The Official "Buzz" of the Baccalaureate School for Global Education
At the beginning of the school year, BSGE 11th graders begin their year-long assignment: the Extended Essay. Although this assignment may sound tedious and intimidating, it is a crucial part of the IB program. “I was overwhelmed at first because it sounded like a really complicated paper,” said Angelica Benares ‘16. This essay, put simply, is a mandatory independent research paper on a topic of interest with a maximum of 4,000 words.
At BSGE, students are required to choose their discipline from one of the three IB Higher Level classes— History of the Americas, English Literature, and Visual Art. However, every year there are a few exceptions to the rule: a very small percentage of students choose Standard Level topics, such as Biology SL or Math SL. The difference between IB HL and IB SL is that HL is generally more difficult and in depth than SL. Because in HL classes students are able to learn more difficult material, they are encouraged to write their Extended Essays on topics belonging to those disciplines. The few exceptions to this rule are students who have very strong interests in the SL subjects and also have extracurricular connections to them. For example, a student who attends a Biology class and lab at a community college every weekend may be able to choose Biology as their discipline for the Extended Essay.
For many juniors this year, choosing the right discipline was straightforward and easy. “I knew I was going to do history,” said Malcolm Sherman-Godfrey ‘17. “I like it because it’s facts, not just made up interpretations.” Each student writing the Extended Essay gets assigned a supervisor, usually a teacher with expertise in the subject. Because supervisors have limited time for their students, there are limited spots available for each discipline. In the initial steps of the EE process, after choosing their topic, every student is required to conduct research on the topic and then present it to their advisories. Their advisors will then grade their presentations based on content and delivery, and then determine whether the student should be allowed to pursue their intended discipline. In some cases, when too many students choose the same discipline, the students with the highest presentation grades are prioritized. Students who are unable to get their desired disciplines choose another discipline and topic to work on. In the previous years, there were often times when students could not get their desired disciplines because of supervisors’ limited availability. Fortunately, this year, all juniors were able to get their desired disciplines.
Based on statistics from the past 6 years (2010-2016), the discipline most frequently chosen by students is History. On average, about 32 students every year choose History as their discipline. The topics range in diversity from the War of the Pacific to Jim Crow segregation in the South to the Judicial Review. Along with this, an average of 15 students choose Literature (topics include the function of perspective in Art Spiegelman’s Maus and the motif of doubling in Joseph Conrad’s Heart of Darkness) and 17 students choose Art (topics include the use of style in Otto Dix’s artworks and Barbara Kruger’s influence on American culture). Besides these three main disciplines, so far only two students have written about Biology, one student about Chemistry, one student about Math SL and one about Spanish B.

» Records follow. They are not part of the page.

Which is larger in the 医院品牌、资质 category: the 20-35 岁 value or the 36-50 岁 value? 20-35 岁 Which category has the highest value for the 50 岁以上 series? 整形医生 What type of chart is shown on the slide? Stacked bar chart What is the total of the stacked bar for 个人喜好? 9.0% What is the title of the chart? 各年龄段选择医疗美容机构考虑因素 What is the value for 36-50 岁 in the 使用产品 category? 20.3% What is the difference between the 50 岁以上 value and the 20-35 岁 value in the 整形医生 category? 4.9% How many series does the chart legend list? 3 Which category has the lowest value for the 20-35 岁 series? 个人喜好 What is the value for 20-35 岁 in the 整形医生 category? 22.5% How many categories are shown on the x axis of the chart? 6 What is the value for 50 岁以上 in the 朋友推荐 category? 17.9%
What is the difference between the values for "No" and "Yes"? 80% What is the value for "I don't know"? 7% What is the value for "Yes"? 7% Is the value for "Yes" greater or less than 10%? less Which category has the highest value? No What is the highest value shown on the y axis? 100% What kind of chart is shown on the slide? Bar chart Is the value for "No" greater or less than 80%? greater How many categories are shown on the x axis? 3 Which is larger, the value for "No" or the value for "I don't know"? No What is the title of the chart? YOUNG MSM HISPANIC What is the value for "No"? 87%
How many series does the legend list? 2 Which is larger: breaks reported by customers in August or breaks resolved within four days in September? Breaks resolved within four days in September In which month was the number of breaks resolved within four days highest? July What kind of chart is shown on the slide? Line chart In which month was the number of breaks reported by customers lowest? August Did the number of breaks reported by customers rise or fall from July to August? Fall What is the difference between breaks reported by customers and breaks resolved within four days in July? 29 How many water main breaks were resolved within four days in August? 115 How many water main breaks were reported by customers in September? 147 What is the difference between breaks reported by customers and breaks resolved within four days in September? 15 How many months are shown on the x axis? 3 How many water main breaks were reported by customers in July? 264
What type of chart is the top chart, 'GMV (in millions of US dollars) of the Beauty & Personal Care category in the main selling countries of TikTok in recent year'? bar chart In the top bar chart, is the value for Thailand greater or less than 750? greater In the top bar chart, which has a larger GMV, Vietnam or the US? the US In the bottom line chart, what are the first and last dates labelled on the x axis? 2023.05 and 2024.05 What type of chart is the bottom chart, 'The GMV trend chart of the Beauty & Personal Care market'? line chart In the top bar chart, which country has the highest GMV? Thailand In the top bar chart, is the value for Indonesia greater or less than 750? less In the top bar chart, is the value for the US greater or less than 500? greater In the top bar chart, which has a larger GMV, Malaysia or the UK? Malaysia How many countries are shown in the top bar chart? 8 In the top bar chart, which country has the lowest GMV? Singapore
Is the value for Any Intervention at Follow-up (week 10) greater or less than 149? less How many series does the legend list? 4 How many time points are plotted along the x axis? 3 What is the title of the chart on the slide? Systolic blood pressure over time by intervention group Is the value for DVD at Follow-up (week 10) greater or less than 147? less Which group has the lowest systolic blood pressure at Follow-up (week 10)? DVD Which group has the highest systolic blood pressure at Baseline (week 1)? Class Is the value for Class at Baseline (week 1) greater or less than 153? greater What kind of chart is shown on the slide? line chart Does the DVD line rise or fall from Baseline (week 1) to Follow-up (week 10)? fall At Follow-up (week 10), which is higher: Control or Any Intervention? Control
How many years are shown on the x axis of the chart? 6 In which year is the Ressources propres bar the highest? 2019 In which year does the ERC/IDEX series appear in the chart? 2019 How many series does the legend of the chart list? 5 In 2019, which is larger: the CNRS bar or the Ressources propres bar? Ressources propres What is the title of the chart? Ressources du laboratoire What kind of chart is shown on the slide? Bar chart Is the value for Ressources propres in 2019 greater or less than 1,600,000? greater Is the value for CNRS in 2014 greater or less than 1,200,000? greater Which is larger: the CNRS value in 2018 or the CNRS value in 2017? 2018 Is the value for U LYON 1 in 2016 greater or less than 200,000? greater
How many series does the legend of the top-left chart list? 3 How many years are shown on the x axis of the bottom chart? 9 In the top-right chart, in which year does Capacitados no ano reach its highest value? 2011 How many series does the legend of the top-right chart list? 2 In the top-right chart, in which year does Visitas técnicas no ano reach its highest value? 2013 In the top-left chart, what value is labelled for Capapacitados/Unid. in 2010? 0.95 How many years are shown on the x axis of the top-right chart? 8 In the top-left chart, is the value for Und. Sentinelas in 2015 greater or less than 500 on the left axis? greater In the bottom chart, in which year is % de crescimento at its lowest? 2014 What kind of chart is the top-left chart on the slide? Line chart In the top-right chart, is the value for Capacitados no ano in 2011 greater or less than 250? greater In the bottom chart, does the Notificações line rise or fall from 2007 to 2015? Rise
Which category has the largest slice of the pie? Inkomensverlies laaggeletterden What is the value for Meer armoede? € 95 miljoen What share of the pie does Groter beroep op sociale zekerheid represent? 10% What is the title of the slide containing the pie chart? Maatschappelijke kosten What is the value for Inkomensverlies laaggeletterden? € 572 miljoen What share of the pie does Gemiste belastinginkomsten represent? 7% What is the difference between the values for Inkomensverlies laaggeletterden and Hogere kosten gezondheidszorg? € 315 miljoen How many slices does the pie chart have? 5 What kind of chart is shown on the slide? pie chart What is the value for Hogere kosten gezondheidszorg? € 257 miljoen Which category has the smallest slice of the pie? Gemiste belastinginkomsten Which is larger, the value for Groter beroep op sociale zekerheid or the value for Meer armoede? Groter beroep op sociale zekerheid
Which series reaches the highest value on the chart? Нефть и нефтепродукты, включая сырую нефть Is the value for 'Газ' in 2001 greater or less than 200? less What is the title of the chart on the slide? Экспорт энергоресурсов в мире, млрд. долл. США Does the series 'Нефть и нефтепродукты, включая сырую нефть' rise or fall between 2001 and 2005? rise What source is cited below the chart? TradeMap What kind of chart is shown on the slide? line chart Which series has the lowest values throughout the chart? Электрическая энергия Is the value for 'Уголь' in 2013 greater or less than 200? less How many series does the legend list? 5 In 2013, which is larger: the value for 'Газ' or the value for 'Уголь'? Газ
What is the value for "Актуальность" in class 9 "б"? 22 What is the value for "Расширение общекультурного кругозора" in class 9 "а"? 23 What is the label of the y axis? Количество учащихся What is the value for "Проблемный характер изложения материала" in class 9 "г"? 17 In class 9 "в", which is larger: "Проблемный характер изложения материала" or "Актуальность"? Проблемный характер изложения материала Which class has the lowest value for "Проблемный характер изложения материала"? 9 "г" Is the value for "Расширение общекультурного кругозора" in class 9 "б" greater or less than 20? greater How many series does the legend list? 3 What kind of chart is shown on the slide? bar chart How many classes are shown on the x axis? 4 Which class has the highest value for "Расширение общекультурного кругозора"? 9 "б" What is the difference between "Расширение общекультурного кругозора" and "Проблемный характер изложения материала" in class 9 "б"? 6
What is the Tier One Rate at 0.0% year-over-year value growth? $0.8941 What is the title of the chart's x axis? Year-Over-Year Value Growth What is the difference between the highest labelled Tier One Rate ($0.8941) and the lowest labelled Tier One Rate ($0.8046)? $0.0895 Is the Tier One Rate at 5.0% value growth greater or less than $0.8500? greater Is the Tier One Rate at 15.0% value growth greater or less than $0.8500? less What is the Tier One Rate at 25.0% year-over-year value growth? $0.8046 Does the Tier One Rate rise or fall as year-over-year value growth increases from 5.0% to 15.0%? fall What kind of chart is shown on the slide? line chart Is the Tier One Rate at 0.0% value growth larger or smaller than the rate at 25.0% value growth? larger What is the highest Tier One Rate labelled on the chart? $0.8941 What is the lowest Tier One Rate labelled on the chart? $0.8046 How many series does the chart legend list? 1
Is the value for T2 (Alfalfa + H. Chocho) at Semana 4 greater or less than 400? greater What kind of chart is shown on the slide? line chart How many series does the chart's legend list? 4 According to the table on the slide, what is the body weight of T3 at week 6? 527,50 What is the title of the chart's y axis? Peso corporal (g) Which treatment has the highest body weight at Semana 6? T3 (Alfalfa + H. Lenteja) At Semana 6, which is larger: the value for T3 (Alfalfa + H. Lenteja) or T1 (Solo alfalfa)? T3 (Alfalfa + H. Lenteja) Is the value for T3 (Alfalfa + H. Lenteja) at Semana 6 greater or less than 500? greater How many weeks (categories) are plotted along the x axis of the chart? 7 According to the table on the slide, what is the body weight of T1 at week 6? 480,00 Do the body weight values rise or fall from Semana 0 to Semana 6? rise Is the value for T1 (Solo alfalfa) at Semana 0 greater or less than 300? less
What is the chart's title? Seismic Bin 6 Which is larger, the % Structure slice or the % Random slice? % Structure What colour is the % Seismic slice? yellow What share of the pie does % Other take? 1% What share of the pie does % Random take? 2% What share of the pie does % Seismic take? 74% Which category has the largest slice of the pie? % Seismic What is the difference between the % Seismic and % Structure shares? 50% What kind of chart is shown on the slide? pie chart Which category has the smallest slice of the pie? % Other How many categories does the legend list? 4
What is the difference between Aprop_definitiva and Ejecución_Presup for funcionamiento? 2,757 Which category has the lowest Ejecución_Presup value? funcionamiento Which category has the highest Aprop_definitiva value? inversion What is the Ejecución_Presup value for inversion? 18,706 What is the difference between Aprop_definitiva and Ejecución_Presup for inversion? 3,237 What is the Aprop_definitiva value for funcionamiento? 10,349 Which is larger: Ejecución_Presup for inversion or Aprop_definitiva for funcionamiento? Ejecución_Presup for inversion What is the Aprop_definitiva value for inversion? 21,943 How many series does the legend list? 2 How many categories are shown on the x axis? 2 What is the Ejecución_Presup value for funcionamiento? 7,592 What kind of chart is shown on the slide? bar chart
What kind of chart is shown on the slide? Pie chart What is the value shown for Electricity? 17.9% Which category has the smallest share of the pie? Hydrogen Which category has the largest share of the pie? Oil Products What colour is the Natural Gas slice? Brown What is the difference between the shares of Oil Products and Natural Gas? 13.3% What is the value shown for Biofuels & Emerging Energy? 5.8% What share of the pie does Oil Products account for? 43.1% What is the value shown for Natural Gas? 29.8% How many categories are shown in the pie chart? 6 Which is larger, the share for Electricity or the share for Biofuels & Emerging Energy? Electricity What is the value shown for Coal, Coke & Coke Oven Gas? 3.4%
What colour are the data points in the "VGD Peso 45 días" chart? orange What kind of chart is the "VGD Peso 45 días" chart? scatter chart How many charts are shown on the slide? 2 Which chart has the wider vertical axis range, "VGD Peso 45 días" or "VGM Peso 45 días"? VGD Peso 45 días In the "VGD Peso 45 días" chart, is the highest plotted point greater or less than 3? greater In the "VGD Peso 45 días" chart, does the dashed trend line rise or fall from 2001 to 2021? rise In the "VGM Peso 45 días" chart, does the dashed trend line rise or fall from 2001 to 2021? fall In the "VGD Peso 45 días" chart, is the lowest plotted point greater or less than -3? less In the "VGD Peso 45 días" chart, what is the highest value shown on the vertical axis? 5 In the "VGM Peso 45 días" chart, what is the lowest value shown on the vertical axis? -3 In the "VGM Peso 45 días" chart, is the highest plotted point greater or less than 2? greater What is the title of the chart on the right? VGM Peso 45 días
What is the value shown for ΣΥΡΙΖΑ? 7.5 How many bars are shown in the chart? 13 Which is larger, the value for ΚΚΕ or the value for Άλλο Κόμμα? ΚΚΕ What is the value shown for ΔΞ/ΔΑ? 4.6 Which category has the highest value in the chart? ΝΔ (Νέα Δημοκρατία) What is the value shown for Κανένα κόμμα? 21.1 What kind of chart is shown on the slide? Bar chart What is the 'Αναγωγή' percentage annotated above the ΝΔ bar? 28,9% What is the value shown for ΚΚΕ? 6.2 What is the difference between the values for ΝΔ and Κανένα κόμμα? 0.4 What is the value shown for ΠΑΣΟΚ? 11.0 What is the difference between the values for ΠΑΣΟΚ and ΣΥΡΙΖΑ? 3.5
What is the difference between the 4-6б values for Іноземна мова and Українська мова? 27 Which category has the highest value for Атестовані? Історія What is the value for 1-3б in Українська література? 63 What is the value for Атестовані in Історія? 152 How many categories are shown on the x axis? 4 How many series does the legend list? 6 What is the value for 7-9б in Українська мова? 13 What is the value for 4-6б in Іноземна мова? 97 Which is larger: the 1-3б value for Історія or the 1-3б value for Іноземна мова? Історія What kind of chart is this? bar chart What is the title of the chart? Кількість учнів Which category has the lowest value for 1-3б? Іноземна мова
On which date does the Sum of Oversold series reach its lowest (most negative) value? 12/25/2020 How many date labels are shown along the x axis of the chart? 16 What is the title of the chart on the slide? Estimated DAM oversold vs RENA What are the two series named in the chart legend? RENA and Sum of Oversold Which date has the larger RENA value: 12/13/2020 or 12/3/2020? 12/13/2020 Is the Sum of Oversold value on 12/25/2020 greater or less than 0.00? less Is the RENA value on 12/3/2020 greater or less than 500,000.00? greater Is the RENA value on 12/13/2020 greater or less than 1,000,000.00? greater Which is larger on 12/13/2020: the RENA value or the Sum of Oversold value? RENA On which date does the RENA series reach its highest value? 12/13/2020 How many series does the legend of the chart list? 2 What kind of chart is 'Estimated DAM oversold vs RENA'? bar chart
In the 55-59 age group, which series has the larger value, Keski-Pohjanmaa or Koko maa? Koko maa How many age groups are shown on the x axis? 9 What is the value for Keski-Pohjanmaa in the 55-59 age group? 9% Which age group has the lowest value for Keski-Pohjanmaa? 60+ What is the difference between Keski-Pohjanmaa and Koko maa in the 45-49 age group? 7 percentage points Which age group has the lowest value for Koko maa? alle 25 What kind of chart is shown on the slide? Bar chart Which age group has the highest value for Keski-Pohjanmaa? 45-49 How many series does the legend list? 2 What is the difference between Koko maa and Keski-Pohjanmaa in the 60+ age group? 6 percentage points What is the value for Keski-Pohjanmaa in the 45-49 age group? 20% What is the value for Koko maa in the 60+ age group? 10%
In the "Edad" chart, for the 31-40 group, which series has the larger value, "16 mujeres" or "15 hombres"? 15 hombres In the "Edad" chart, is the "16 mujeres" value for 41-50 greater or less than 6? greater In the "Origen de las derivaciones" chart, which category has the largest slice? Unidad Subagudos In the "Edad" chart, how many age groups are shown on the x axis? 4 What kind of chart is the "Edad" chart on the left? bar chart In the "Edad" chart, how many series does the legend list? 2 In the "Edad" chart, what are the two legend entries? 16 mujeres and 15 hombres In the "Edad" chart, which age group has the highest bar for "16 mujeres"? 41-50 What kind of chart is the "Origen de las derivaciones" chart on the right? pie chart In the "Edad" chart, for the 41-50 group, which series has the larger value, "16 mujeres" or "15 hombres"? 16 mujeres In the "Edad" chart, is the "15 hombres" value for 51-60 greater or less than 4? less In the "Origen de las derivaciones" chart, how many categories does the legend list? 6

Once students have settled with their disciplines, they begin their year-long process of writing the Extended Essay. This includes constant trips to the library for research, weekend visits to museums, and, usually, excessive flipping through books. But don’t fret: supervisors and teachers will always be there to guide you. “Each step of the way was really beneficial for completing the final paper,” said Angelica. “If I had to give advice to anyone, I would say follow all the directions that your supervisors give, because that leads up to writing the actual Extended Essay.”